→ **Cosa si chiede**
Trascrivi senza modifiche il brano sul rifiuto del lavoro, da "In tale impostazione" giù fino a "rifiuti del lavoro.".

→ **Estratto del documento**

In tale impostazione la categoria del lavoro risulta pertanto centrale nella comprensione del capitalismo e nella formulazione di ipotesi di suo superamento ed è in tale contesto che deve essere intesa quella particolare stagione di rifiuto del lavoro diffuso che ha indubbiamente sue peculiarità che la differenziano da altri rifiuti del lavoro.

Detto di quanto il concetto di lavoro e il suo rifiuto siano storicamente variabili, venendo al campo letterario le rappresentazioni della negazione del lavoro risultano sicuramente assai variegate. «Tuttavia, al fine di proporre una tipologia a maglia larga all’interno della quale tracciare il territorio d’indagine, si può muovere da una generica definizione del lavoro per poi, negandola, definire il suo opposto. Il lavoro, nel senso più generico, è costituito da “ogni attività, manuale o spirituale, con cui l’uomo produce un risultato utile” e quindi dall’instaurarsi di una relazione fra un soggetto e una parte di realtà – fisica o meno – che viene, per mezzo di questa relazione, trasformata. Tale trasformazione, affinché sia prodotto di lavoro e non di un semplice sforzo (come quello compiuto giocando o facendo sport), deve venire riconosciuta dal soggetto stesso e dalla comunità come il frutto della volontà di accrescere di valore il segmento di realtà coinvolto» (pp. 27-28).

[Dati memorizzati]

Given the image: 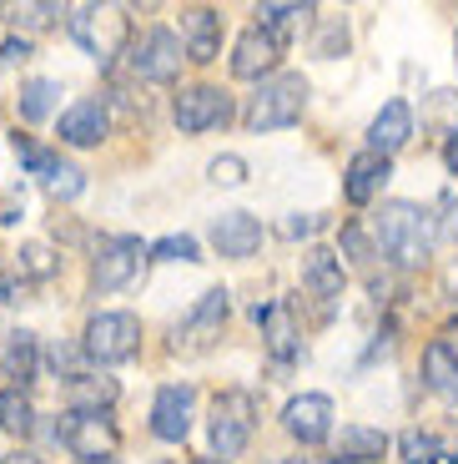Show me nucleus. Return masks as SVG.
Listing matches in <instances>:
<instances>
[{"label":"nucleus","instance_id":"nucleus-1","mask_svg":"<svg viewBox=\"0 0 458 464\" xmlns=\"http://www.w3.org/2000/svg\"><path fill=\"white\" fill-rule=\"evenodd\" d=\"M378 253L398 267H424L434 253V218L418 202H383L378 212Z\"/></svg>","mask_w":458,"mask_h":464},{"label":"nucleus","instance_id":"nucleus-2","mask_svg":"<svg viewBox=\"0 0 458 464\" xmlns=\"http://www.w3.org/2000/svg\"><path fill=\"white\" fill-rule=\"evenodd\" d=\"M302 106H308V82H302L298 71L267 76L253 92V102H247V127L253 131H282L302 116Z\"/></svg>","mask_w":458,"mask_h":464},{"label":"nucleus","instance_id":"nucleus-3","mask_svg":"<svg viewBox=\"0 0 458 464\" xmlns=\"http://www.w3.org/2000/svg\"><path fill=\"white\" fill-rule=\"evenodd\" d=\"M257 430V399L242 394V389H227V394L212 404V450H217V459H237L242 450H247V440H253Z\"/></svg>","mask_w":458,"mask_h":464},{"label":"nucleus","instance_id":"nucleus-4","mask_svg":"<svg viewBox=\"0 0 458 464\" xmlns=\"http://www.w3.org/2000/svg\"><path fill=\"white\" fill-rule=\"evenodd\" d=\"M86 359L96 363H127L137 359V348H141V318L137 314H96L91 324H86Z\"/></svg>","mask_w":458,"mask_h":464},{"label":"nucleus","instance_id":"nucleus-5","mask_svg":"<svg viewBox=\"0 0 458 464\" xmlns=\"http://www.w3.org/2000/svg\"><path fill=\"white\" fill-rule=\"evenodd\" d=\"M66 15H71V35L96 61H111L121 51V41H127V15L111 11V5H71Z\"/></svg>","mask_w":458,"mask_h":464},{"label":"nucleus","instance_id":"nucleus-6","mask_svg":"<svg viewBox=\"0 0 458 464\" xmlns=\"http://www.w3.org/2000/svg\"><path fill=\"white\" fill-rule=\"evenodd\" d=\"M182 61V35H172L167 25H151V31H141V41H131V71L141 82H177Z\"/></svg>","mask_w":458,"mask_h":464},{"label":"nucleus","instance_id":"nucleus-7","mask_svg":"<svg viewBox=\"0 0 458 464\" xmlns=\"http://www.w3.org/2000/svg\"><path fill=\"white\" fill-rule=\"evenodd\" d=\"M141 263H147L141 237H101V243H96V257H91V288H101V293L127 288L141 273Z\"/></svg>","mask_w":458,"mask_h":464},{"label":"nucleus","instance_id":"nucleus-8","mask_svg":"<svg viewBox=\"0 0 458 464\" xmlns=\"http://www.w3.org/2000/svg\"><path fill=\"white\" fill-rule=\"evenodd\" d=\"M56 440L66 444L81 464H101V459H111V454H116L121 434H116L111 414H71L66 424L56 430Z\"/></svg>","mask_w":458,"mask_h":464},{"label":"nucleus","instance_id":"nucleus-9","mask_svg":"<svg viewBox=\"0 0 458 464\" xmlns=\"http://www.w3.org/2000/svg\"><path fill=\"white\" fill-rule=\"evenodd\" d=\"M227 314H232L227 288L202 293V303H196L192 314H186V324L177 328V348H186V353H202V348H212V343L222 338V324H227Z\"/></svg>","mask_w":458,"mask_h":464},{"label":"nucleus","instance_id":"nucleus-10","mask_svg":"<svg viewBox=\"0 0 458 464\" xmlns=\"http://www.w3.org/2000/svg\"><path fill=\"white\" fill-rule=\"evenodd\" d=\"M232 121V96L222 86H186L177 96V127L182 131H212V127H227Z\"/></svg>","mask_w":458,"mask_h":464},{"label":"nucleus","instance_id":"nucleus-11","mask_svg":"<svg viewBox=\"0 0 458 464\" xmlns=\"http://www.w3.org/2000/svg\"><path fill=\"white\" fill-rule=\"evenodd\" d=\"M192 409H196V389L192 383H167L151 399V434L167 444H182L192 434Z\"/></svg>","mask_w":458,"mask_h":464},{"label":"nucleus","instance_id":"nucleus-12","mask_svg":"<svg viewBox=\"0 0 458 464\" xmlns=\"http://www.w3.org/2000/svg\"><path fill=\"white\" fill-rule=\"evenodd\" d=\"M277 56H282V41L267 35L262 25H253V31H242L237 46H232V76H242V82H267L277 71Z\"/></svg>","mask_w":458,"mask_h":464},{"label":"nucleus","instance_id":"nucleus-13","mask_svg":"<svg viewBox=\"0 0 458 464\" xmlns=\"http://www.w3.org/2000/svg\"><path fill=\"white\" fill-rule=\"evenodd\" d=\"M282 430L298 444H322L332 440V399L328 394H298L282 409Z\"/></svg>","mask_w":458,"mask_h":464},{"label":"nucleus","instance_id":"nucleus-14","mask_svg":"<svg viewBox=\"0 0 458 464\" xmlns=\"http://www.w3.org/2000/svg\"><path fill=\"white\" fill-rule=\"evenodd\" d=\"M182 51L186 61H196V66H206V61H217V46H222V15L212 11V5H186L182 11Z\"/></svg>","mask_w":458,"mask_h":464},{"label":"nucleus","instance_id":"nucleus-15","mask_svg":"<svg viewBox=\"0 0 458 464\" xmlns=\"http://www.w3.org/2000/svg\"><path fill=\"white\" fill-rule=\"evenodd\" d=\"M393 177V162L378 157V151H358L353 162H348V177H343V198L353 208H367V202L383 192V182Z\"/></svg>","mask_w":458,"mask_h":464},{"label":"nucleus","instance_id":"nucleus-16","mask_svg":"<svg viewBox=\"0 0 458 464\" xmlns=\"http://www.w3.org/2000/svg\"><path fill=\"white\" fill-rule=\"evenodd\" d=\"M212 247H217L222 257H253L257 247H262V222H257L253 212H222V218L212 222Z\"/></svg>","mask_w":458,"mask_h":464},{"label":"nucleus","instance_id":"nucleus-17","mask_svg":"<svg viewBox=\"0 0 458 464\" xmlns=\"http://www.w3.org/2000/svg\"><path fill=\"white\" fill-rule=\"evenodd\" d=\"M106 131H111V116L101 102H76L61 111V141L66 147H101Z\"/></svg>","mask_w":458,"mask_h":464},{"label":"nucleus","instance_id":"nucleus-18","mask_svg":"<svg viewBox=\"0 0 458 464\" xmlns=\"http://www.w3.org/2000/svg\"><path fill=\"white\" fill-rule=\"evenodd\" d=\"M408 137H413V106L408 102H388L378 116H373V127H367V151L393 157L398 147H408Z\"/></svg>","mask_w":458,"mask_h":464},{"label":"nucleus","instance_id":"nucleus-19","mask_svg":"<svg viewBox=\"0 0 458 464\" xmlns=\"http://www.w3.org/2000/svg\"><path fill=\"white\" fill-rule=\"evenodd\" d=\"M71 414H106L116 404V379L101 373H66V389H61Z\"/></svg>","mask_w":458,"mask_h":464},{"label":"nucleus","instance_id":"nucleus-20","mask_svg":"<svg viewBox=\"0 0 458 464\" xmlns=\"http://www.w3.org/2000/svg\"><path fill=\"white\" fill-rule=\"evenodd\" d=\"M424 383L434 389L438 399L458 404V343H448V338H434V343L424 348Z\"/></svg>","mask_w":458,"mask_h":464},{"label":"nucleus","instance_id":"nucleus-21","mask_svg":"<svg viewBox=\"0 0 458 464\" xmlns=\"http://www.w3.org/2000/svg\"><path fill=\"white\" fill-rule=\"evenodd\" d=\"M343 257L332 253V247H308L302 253V288L312 298H338L343 293Z\"/></svg>","mask_w":458,"mask_h":464},{"label":"nucleus","instance_id":"nucleus-22","mask_svg":"<svg viewBox=\"0 0 458 464\" xmlns=\"http://www.w3.org/2000/svg\"><path fill=\"white\" fill-rule=\"evenodd\" d=\"M253 318H257V328H262L267 348H272L277 359H292L298 353V328H292V308L287 303H257Z\"/></svg>","mask_w":458,"mask_h":464},{"label":"nucleus","instance_id":"nucleus-23","mask_svg":"<svg viewBox=\"0 0 458 464\" xmlns=\"http://www.w3.org/2000/svg\"><path fill=\"white\" fill-rule=\"evenodd\" d=\"M35 363H41L35 334H25V328L5 334V348H0V373H5V379H15L11 389H21V383H31V379H35Z\"/></svg>","mask_w":458,"mask_h":464},{"label":"nucleus","instance_id":"nucleus-24","mask_svg":"<svg viewBox=\"0 0 458 464\" xmlns=\"http://www.w3.org/2000/svg\"><path fill=\"white\" fill-rule=\"evenodd\" d=\"M312 15H318V5H292V0H267V5H257V25H262L267 35H292V31H308Z\"/></svg>","mask_w":458,"mask_h":464},{"label":"nucleus","instance_id":"nucleus-25","mask_svg":"<svg viewBox=\"0 0 458 464\" xmlns=\"http://www.w3.org/2000/svg\"><path fill=\"white\" fill-rule=\"evenodd\" d=\"M383 454H388V434H383V430H367V424H343V434H338V459L367 464V459H383Z\"/></svg>","mask_w":458,"mask_h":464},{"label":"nucleus","instance_id":"nucleus-26","mask_svg":"<svg viewBox=\"0 0 458 464\" xmlns=\"http://www.w3.org/2000/svg\"><path fill=\"white\" fill-rule=\"evenodd\" d=\"M15 106H21V121H46V116H56V106H61V82L35 76V82L21 86Z\"/></svg>","mask_w":458,"mask_h":464},{"label":"nucleus","instance_id":"nucleus-27","mask_svg":"<svg viewBox=\"0 0 458 464\" xmlns=\"http://www.w3.org/2000/svg\"><path fill=\"white\" fill-rule=\"evenodd\" d=\"M0 430H11V434L35 430V404L25 389H0Z\"/></svg>","mask_w":458,"mask_h":464},{"label":"nucleus","instance_id":"nucleus-28","mask_svg":"<svg viewBox=\"0 0 458 464\" xmlns=\"http://www.w3.org/2000/svg\"><path fill=\"white\" fill-rule=\"evenodd\" d=\"M15 257H21V263H15V273H21V278L46 283V278H56V273H61V253H56V247H46V243H25Z\"/></svg>","mask_w":458,"mask_h":464},{"label":"nucleus","instance_id":"nucleus-29","mask_svg":"<svg viewBox=\"0 0 458 464\" xmlns=\"http://www.w3.org/2000/svg\"><path fill=\"white\" fill-rule=\"evenodd\" d=\"M11 147H15V157H21V167H31L35 177H51V172L61 167V157H56V151L35 147V141H31V137H21V131L11 137Z\"/></svg>","mask_w":458,"mask_h":464},{"label":"nucleus","instance_id":"nucleus-30","mask_svg":"<svg viewBox=\"0 0 458 464\" xmlns=\"http://www.w3.org/2000/svg\"><path fill=\"white\" fill-rule=\"evenodd\" d=\"M151 257H157V263H196L202 247H196L192 232H172V237H161V243L151 247Z\"/></svg>","mask_w":458,"mask_h":464},{"label":"nucleus","instance_id":"nucleus-31","mask_svg":"<svg viewBox=\"0 0 458 464\" xmlns=\"http://www.w3.org/2000/svg\"><path fill=\"white\" fill-rule=\"evenodd\" d=\"M46 192L56 202H71V198H81V192H86V172H81V167H71V162H61L56 172L46 177Z\"/></svg>","mask_w":458,"mask_h":464},{"label":"nucleus","instance_id":"nucleus-32","mask_svg":"<svg viewBox=\"0 0 458 464\" xmlns=\"http://www.w3.org/2000/svg\"><path fill=\"white\" fill-rule=\"evenodd\" d=\"M56 15H66V11H61V5H46V0H35V5H11V25H15V31H21V25H25V31H46Z\"/></svg>","mask_w":458,"mask_h":464},{"label":"nucleus","instance_id":"nucleus-33","mask_svg":"<svg viewBox=\"0 0 458 464\" xmlns=\"http://www.w3.org/2000/svg\"><path fill=\"white\" fill-rule=\"evenodd\" d=\"M398 454H403V464H428L438 454V440H434V434H424V430H408L398 440Z\"/></svg>","mask_w":458,"mask_h":464},{"label":"nucleus","instance_id":"nucleus-34","mask_svg":"<svg viewBox=\"0 0 458 464\" xmlns=\"http://www.w3.org/2000/svg\"><path fill=\"white\" fill-rule=\"evenodd\" d=\"M343 257H353V263H373V257H378L373 237H367L358 222H343Z\"/></svg>","mask_w":458,"mask_h":464},{"label":"nucleus","instance_id":"nucleus-35","mask_svg":"<svg viewBox=\"0 0 458 464\" xmlns=\"http://www.w3.org/2000/svg\"><path fill=\"white\" fill-rule=\"evenodd\" d=\"M206 172H212V182H217V187H242V182H247V162H242L237 151L217 157V162L206 167Z\"/></svg>","mask_w":458,"mask_h":464},{"label":"nucleus","instance_id":"nucleus-36","mask_svg":"<svg viewBox=\"0 0 458 464\" xmlns=\"http://www.w3.org/2000/svg\"><path fill=\"white\" fill-rule=\"evenodd\" d=\"M277 232H282V237H292V243H298V237H312V232H322V218H318V212H292V218H287V222H282V227H277Z\"/></svg>","mask_w":458,"mask_h":464},{"label":"nucleus","instance_id":"nucleus-37","mask_svg":"<svg viewBox=\"0 0 458 464\" xmlns=\"http://www.w3.org/2000/svg\"><path fill=\"white\" fill-rule=\"evenodd\" d=\"M438 237H448V243H458V192H448L444 198V218L434 222Z\"/></svg>","mask_w":458,"mask_h":464},{"label":"nucleus","instance_id":"nucleus-38","mask_svg":"<svg viewBox=\"0 0 458 464\" xmlns=\"http://www.w3.org/2000/svg\"><path fill=\"white\" fill-rule=\"evenodd\" d=\"M338 51H348V31L338 21H328V31H322V41H318V56H338Z\"/></svg>","mask_w":458,"mask_h":464},{"label":"nucleus","instance_id":"nucleus-39","mask_svg":"<svg viewBox=\"0 0 458 464\" xmlns=\"http://www.w3.org/2000/svg\"><path fill=\"white\" fill-rule=\"evenodd\" d=\"M0 61H5V66H21V61H31V41H25V35H11V41L0 46Z\"/></svg>","mask_w":458,"mask_h":464},{"label":"nucleus","instance_id":"nucleus-40","mask_svg":"<svg viewBox=\"0 0 458 464\" xmlns=\"http://www.w3.org/2000/svg\"><path fill=\"white\" fill-rule=\"evenodd\" d=\"M21 293H25V283H15V278H0V303H21Z\"/></svg>","mask_w":458,"mask_h":464},{"label":"nucleus","instance_id":"nucleus-41","mask_svg":"<svg viewBox=\"0 0 458 464\" xmlns=\"http://www.w3.org/2000/svg\"><path fill=\"white\" fill-rule=\"evenodd\" d=\"M444 162H448V172H458V127H453V137H448V147H444Z\"/></svg>","mask_w":458,"mask_h":464},{"label":"nucleus","instance_id":"nucleus-42","mask_svg":"<svg viewBox=\"0 0 458 464\" xmlns=\"http://www.w3.org/2000/svg\"><path fill=\"white\" fill-rule=\"evenodd\" d=\"M0 464H41V459H35V454H31V450H15V454H11V459H0Z\"/></svg>","mask_w":458,"mask_h":464},{"label":"nucleus","instance_id":"nucleus-43","mask_svg":"<svg viewBox=\"0 0 458 464\" xmlns=\"http://www.w3.org/2000/svg\"><path fill=\"white\" fill-rule=\"evenodd\" d=\"M428 464H458V454H453V450H444V444H438V454H434V459H428Z\"/></svg>","mask_w":458,"mask_h":464},{"label":"nucleus","instance_id":"nucleus-44","mask_svg":"<svg viewBox=\"0 0 458 464\" xmlns=\"http://www.w3.org/2000/svg\"><path fill=\"white\" fill-rule=\"evenodd\" d=\"M196 464H227V459H217V454H206V459H196Z\"/></svg>","mask_w":458,"mask_h":464},{"label":"nucleus","instance_id":"nucleus-45","mask_svg":"<svg viewBox=\"0 0 458 464\" xmlns=\"http://www.w3.org/2000/svg\"><path fill=\"white\" fill-rule=\"evenodd\" d=\"M282 464H312V459H302V454H292V459H282Z\"/></svg>","mask_w":458,"mask_h":464},{"label":"nucleus","instance_id":"nucleus-46","mask_svg":"<svg viewBox=\"0 0 458 464\" xmlns=\"http://www.w3.org/2000/svg\"><path fill=\"white\" fill-rule=\"evenodd\" d=\"M101 464H111V459H101Z\"/></svg>","mask_w":458,"mask_h":464}]
</instances>
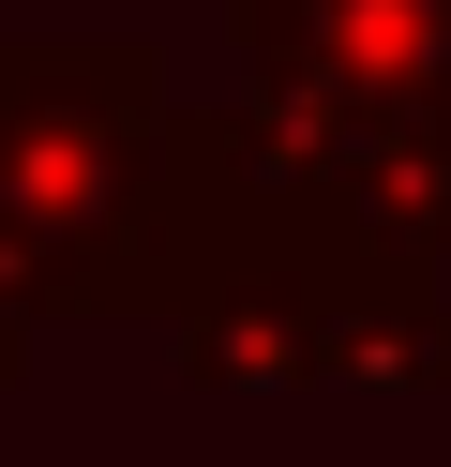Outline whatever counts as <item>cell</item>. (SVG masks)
I'll return each mask as SVG.
<instances>
[{"label": "cell", "instance_id": "1", "mask_svg": "<svg viewBox=\"0 0 451 467\" xmlns=\"http://www.w3.org/2000/svg\"><path fill=\"white\" fill-rule=\"evenodd\" d=\"M196 136L150 31H0V317L30 332H166L226 256Z\"/></svg>", "mask_w": 451, "mask_h": 467}, {"label": "cell", "instance_id": "2", "mask_svg": "<svg viewBox=\"0 0 451 467\" xmlns=\"http://www.w3.org/2000/svg\"><path fill=\"white\" fill-rule=\"evenodd\" d=\"M346 256L361 242H331V226H241L196 272V302L166 317L180 377H196V392H316V332H331Z\"/></svg>", "mask_w": 451, "mask_h": 467}, {"label": "cell", "instance_id": "6", "mask_svg": "<svg viewBox=\"0 0 451 467\" xmlns=\"http://www.w3.org/2000/svg\"><path fill=\"white\" fill-rule=\"evenodd\" d=\"M30 347H46V332H30V317H0V392L30 377Z\"/></svg>", "mask_w": 451, "mask_h": 467}, {"label": "cell", "instance_id": "4", "mask_svg": "<svg viewBox=\"0 0 451 467\" xmlns=\"http://www.w3.org/2000/svg\"><path fill=\"white\" fill-rule=\"evenodd\" d=\"M331 242H361L376 272H451V106H406V121L361 136L346 196H331Z\"/></svg>", "mask_w": 451, "mask_h": 467}, {"label": "cell", "instance_id": "5", "mask_svg": "<svg viewBox=\"0 0 451 467\" xmlns=\"http://www.w3.org/2000/svg\"><path fill=\"white\" fill-rule=\"evenodd\" d=\"M316 392H451V286L346 256L331 332H316Z\"/></svg>", "mask_w": 451, "mask_h": 467}, {"label": "cell", "instance_id": "3", "mask_svg": "<svg viewBox=\"0 0 451 467\" xmlns=\"http://www.w3.org/2000/svg\"><path fill=\"white\" fill-rule=\"evenodd\" d=\"M226 46L256 91H316L361 121L451 106V0H226Z\"/></svg>", "mask_w": 451, "mask_h": 467}]
</instances>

→ **Risultato**
In tale impostazione la categoria del lavoro risulta pertanto centrale nella comprensione del capitalismo e nella formulazione di ipotesi di suo superamento ed è in tale contesto che deve essere intesa quella particolare stagione di rifiuto del lavoro diffuso che ha indubbiamente sue peculiarità che la differenziano da altri rifiuti del lavoro.